Why circuses are never good for animal welfare
There’s nothing natural about monkeys riding bicycles, a muzzled polar bear standing on its hind legs singing into a microphone or a tiger jumping through rings of fire, yet this is what circuses are – animals being forced to behave in a way that is as far removed from their natural state as one might imagine.
Good animal welfare encompasses the fulfilment of an animal’s physical, psychological and emotional needs. Being fed a suitable diet is a given for good animal welfare, yet in the circus environment animals may be denied their normal meals in order that they better perform tricks and behaviours – motivated by food rewards. Good welfare states a suitable environment should be provided for an animal, this covers anything from the correct lighting and heating to being housed in an appropriate social or family group. The set-up of a circus is such that animals are moved around the country, sometimes even between countries, which involves being housed in secure, easily transportable accommodations. These are almost always wholly lacking in regards to the animal’s normal environment, they provide little or no opportunity for exercise, socialisation or for the animal to perform any of their normal daily routines. They are, quite simply, just boxes, where they eat, sleep, and languish, taken out to perform and entertain, then put back until the next show.
The ‘affective state’ or psychological well-being of an animal is also paramount for positive welfare – an animal’s overall subjective feelings and experiences, their positive or negative emotional states and the balance of the two are key. So ask yourself, how does that polar bear feel when a tight metal muzzle is placed around its mouth? The polar bear who does not instinctively walk on its hind legs. The polar bear that is hit while young, so as to submit – because that polar bear in the wild can kill a seal with one swipe of a forepaw. And what exactly are that group of monkeys thinking when they’re riding round and round on bicycles, a group of monkeys that use their prehensile tails to live an arboreal life, swinging and climbing, grasping food and grooming each other high up in the canopy.

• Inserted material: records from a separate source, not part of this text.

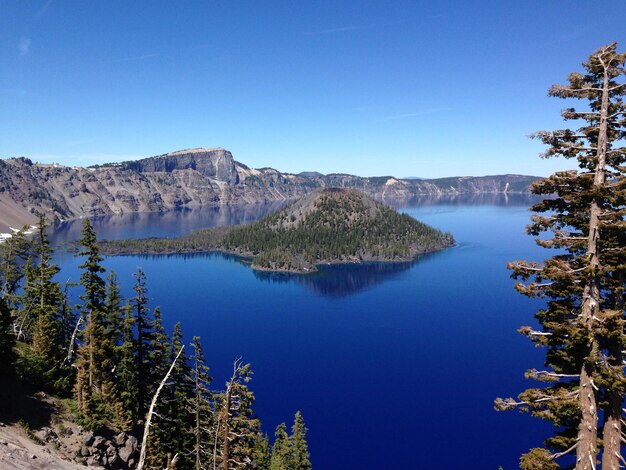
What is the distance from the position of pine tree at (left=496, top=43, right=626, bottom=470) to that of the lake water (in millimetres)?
61943

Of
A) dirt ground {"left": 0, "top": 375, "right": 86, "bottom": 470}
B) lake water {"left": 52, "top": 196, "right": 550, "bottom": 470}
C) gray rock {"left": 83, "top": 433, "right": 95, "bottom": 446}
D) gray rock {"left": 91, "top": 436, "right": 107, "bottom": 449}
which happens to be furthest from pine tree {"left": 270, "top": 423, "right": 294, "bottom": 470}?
lake water {"left": 52, "top": 196, "right": 550, "bottom": 470}

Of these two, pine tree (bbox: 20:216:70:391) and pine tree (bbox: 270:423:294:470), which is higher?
pine tree (bbox: 20:216:70:391)

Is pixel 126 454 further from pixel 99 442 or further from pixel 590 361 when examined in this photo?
pixel 590 361

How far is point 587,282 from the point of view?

And finally, consider just what goes through the tiger’s mind when it is forced, with a whip if necessary, to jump through that ring of fire, when every instinct is telling it to flee. It’s fire, it’s danger, run! In the wild fire breaks out and animals run for their lives, they move to safety, they get far, far away. So just what force does it take to ignore those instincts and jump head first into that fire. It takes human force. It takes the absence of any kind of measurable, acceptable animal welfare practices. Circuses provide nothing for animals but an unnatural environment, and when it comes to an animal’s welfare, that’s enough to know they can never be a suitable place for them.